* begin Extract provided *
Attempt all questions.

5 questions
1long10 marks

(a) With the help of a neat sketch, explain the formation of the depletion region and the barrier potential in an unbiased p-n junction diode. Sketch and explain the forward and reverse V-I characteristic of a silicon diode.

(b) A full-wave bridge rectifier is fed from a transformer whose secondary RMS voltage is 24 V24\ \text{V}. The four diodes are silicon (VF=0.7 VV_F = 0.7\ \text{V} each) and the load resistance is RL=500 ΩR_L = 500\ \Omega. Calculate (i) the peak load voltage, (ii) the DC (average) load voltage, (iii) the DC load current, and (iv) the ripple frequency if the AC supply is 50 Hz50\ \text{Hz}.

(a) Unbiased p-n junction

When p-type and n-type semiconductors are joined, free electrons from the n-side diffuse into the p-side and holes from the p-side diffuse into the n-side. Near the junction these majority carriers recombine, leaving behind immobile ionised donor atoms (positive) on the n-side and immobile acceptor atoms (negative) on the p-side. This charged, carrier-free zone is the depletion region.

   p-side                 n-side
  - - - - | + + + +
  - - - - | + + + +   <-- immobile ions
  - - - - | + + + +
          ^
      depletion region (no free carriers)
  <----- E (built-in field) -----

The separated charge sets up an internal electric field that opposes further diffusion; the associated potential is the barrier (built-in) potential, about 0.7 V0.7\ \text{V} for silicon and 0.3 V0.3\ \text{V} for germanium at room temperature.
* end Extract provided *
- [Stated goal]: Continue the diode exam answer from the point where it stops, starting after its last sentence.
* begin Data provided *
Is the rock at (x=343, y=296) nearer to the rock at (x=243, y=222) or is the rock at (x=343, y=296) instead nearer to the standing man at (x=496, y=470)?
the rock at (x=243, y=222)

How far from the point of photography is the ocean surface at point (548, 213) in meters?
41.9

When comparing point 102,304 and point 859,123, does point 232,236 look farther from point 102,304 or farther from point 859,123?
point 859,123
* end Data provided *
* begin Data provided *
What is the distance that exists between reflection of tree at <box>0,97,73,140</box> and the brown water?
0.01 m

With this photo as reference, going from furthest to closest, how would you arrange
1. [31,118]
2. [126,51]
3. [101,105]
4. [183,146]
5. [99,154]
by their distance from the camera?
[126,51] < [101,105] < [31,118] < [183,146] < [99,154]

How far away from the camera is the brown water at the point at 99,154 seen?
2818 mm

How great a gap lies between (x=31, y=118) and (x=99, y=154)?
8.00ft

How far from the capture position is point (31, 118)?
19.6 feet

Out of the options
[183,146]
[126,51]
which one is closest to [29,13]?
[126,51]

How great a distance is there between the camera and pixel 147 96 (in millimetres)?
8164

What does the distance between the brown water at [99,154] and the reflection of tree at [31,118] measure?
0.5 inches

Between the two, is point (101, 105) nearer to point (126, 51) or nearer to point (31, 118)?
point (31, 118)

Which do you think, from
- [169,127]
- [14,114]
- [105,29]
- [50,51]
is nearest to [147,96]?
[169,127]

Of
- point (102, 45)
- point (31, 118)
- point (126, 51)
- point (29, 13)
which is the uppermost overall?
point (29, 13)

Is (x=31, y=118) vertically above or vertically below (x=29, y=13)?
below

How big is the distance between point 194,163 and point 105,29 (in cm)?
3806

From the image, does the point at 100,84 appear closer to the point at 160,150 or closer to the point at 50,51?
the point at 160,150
* end Data provided *
- [Exercise result]:
V-I characteristic (silicon):

  • Forward bias (p positive): once the applied voltage exceeds the knee/cut-in voltage (0.7 V\approx 0.7\ \text{V}), the barrier collapses and current rises sharply and almost exponentially:
I=IS(eV/ηVT1)I = I_S\left(e^{V/\eta V_T} - 1\right)
  • Reverse bias (p negative): the barrier widens; only a very small reverse saturation current ISI_S flows until the breakdown voltage is reached, where reverse current increases steeply.
   I |            /  (forward)
     |           /
     |          /
 -----+--------+----------> V
  ___/| 0.7 V
 (reverse, small)

(b) Full-wave bridge rectifier

Given: Vrms=24 VV_{rms}=24\ \text{V}, RL=500 ΩR_L=500\ \Omega, two diodes conduct each half cycle so total drop =2VF=1.4 V=2V_F=1.4\ \text{V}, supply 50 Hz50\ \text{Hz}.

(i) Peak secondary voltage:

Vm=2×Vrms=1.414×24=33.94 VV_m = \sqrt{2}\times V_{rms} = 1.414\times 24 = 33.94\ \text{V}

Peak load voltage (subtract two diode drops):

Vp(load)=33.941.4=32.54 VV_{p(load)} = 33.94 - 1.4 = \mathbf{32.54\ V}

(ii) DC (average) load voltage for full-wave:

VDC=2Vp(load)π=2×32.543.1416=20.71 VV_{DC} = \frac{2V_{p(load)}}{\pi} = \frac{2\times 32.54}{3.1416} = \mathbf{20.71\ V}

(iii) DC load current:

IDC=VDCRL=20.71500=0.04142 A=41.42 mAI_{DC} = \frac{V_{DC}}{R_L} = \frac{20.71}{500} = 0.04142\ \text{A} = \mathbf{41.42\ mA}

(iv) For a full-wave rectifier the ripple frequency is twice the supply frequency:

fripple=2×50=100 Hzf_{ripple} = 2\times 50 = \mathbf{100\ Hz}
semiconductor-dioderectifierfilter
2long10 marks

(a) Explain the working of an npn transistor in the active region and define the current relations IE=IB+ICI_E = I_B + I_C, α\alpha and β\beta. Derive the relation β=α1α\beta = \dfrac{\alpha}{1-\alpha}.

(b) For the voltage-divider bias circuit shown below, VCC=12 VV_{CC}=12\ \text{V}, R1=47 kΩR_1=47\ \text{k}\Omega, R2=10 kΩR_2=10\ \text{k}\Omega, RC=1.5 kΩR_C=1.5\ \text{k}\Omega, RE=560 ΩR_E=560\ \Omega, β=120\beta=120 and VBE=0.7 VV_{BE}=0.7\ \text{V}. Determine the Q-point (ICI_C and VCEV_{CE}).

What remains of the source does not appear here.